Activation of the Leukotriene B-4 Receptor 2-Reactive Oxygen Species (BLT2-ROS) Cascade following Detachment Confers Anoikis Resistance in Prostate Cancer Cells

Abstract

Background: Despite the critical role of anoikis resistance in prostate cancer progression, the molecular mechanism causing anoikis resistance remains unclear. Results: BLT2 protects prostate cancer cells against anoikis via a NOX-ROS-NF-B-linked pathway. Conclusion: Activation of the BLT2-linked pathway following cell detachment confers anoikis resistance. Significance: Our findings suggest BLT2 as a key regulator of anoikis resistance in prostate cancer cells. The majority of prostate cancer-related deaths are associated with advanced and metastatic malignancies. Although anoikis resistance has been recognized as one of the hallmarks of metastatic prostate malignancies, the molecular events that cause anoikis resistance are poorly understood. In this study, we found that the detachment of PC-3 prostate cancer cells caused a time-dependent increase in the expression level of the leukotriene B-4 receptor-2 (BLT2) and that BLT2 played a critical role in establishing anoikis resistance in these cells.
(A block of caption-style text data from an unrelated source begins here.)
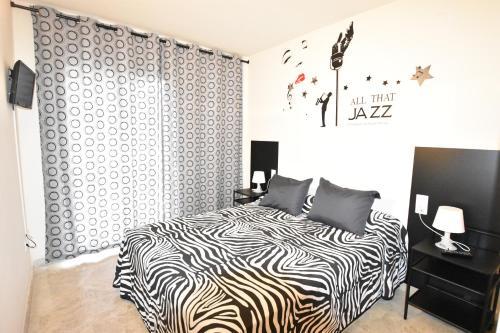 Apartamentos Boulevard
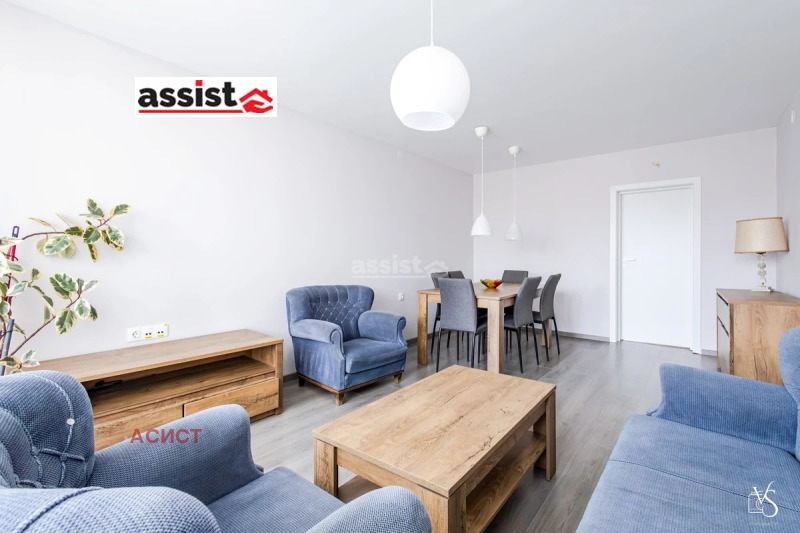 À venda  2 quartos Sofia , Mladost 1 , 76 m² | 67566401 - imagem [2]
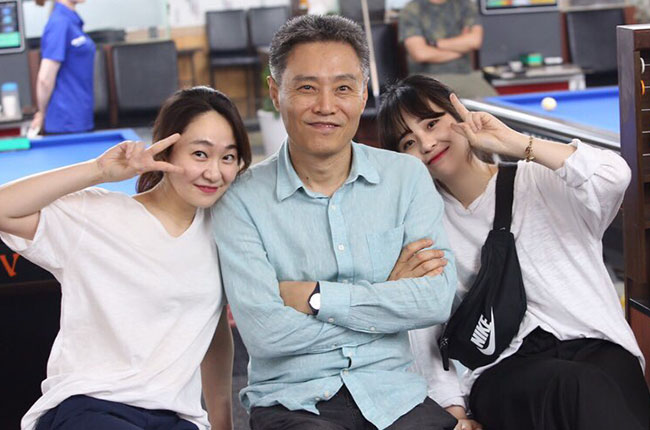 대명당구클럽 이미지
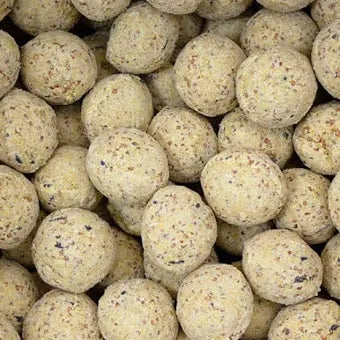 Fat Balls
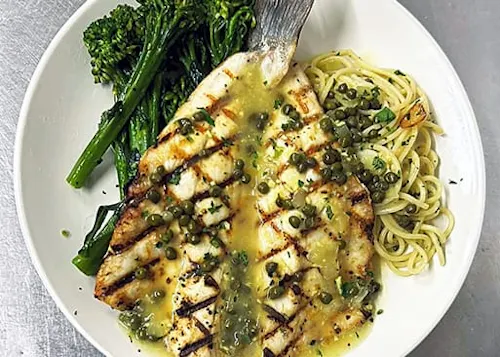 D'Rocco's Restaurant
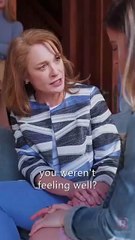 You Belong With Me Full Movie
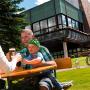 Hotely - Altenberg, Ahorn Waldhotel Altenberg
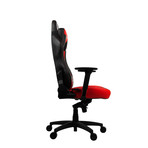 Vernazza Gaming Chair (Black)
Blocking BLT2 with the pharmacological inhibitor LY255283 or with RNAi knockdown clearly abolished anoikis resistance and resulted in severe apoptotic death. Additionally, we demonstrated that the activation of NADPH oxidase (NOX) and subsequent generation of reactive oxygen species (ROS) were downstream of BLT2 signaling and led to the activation of NF-B, thus establishing anoikis resistance during cell detachment. Furthermore, we observed that the ectopic expression of BLT2 in normal prostate PWR-1E cells rendered the cells resistant to anoikis and apparently diminished apoptotic cell death following detachment. Taken together, our results suggest that BLT2-NOX-ROS-NF-B cascade induction during detachment confers a novel mechanism of anoikis resistance in prostate cancer cells and potentially contributes to prostate cancer progression.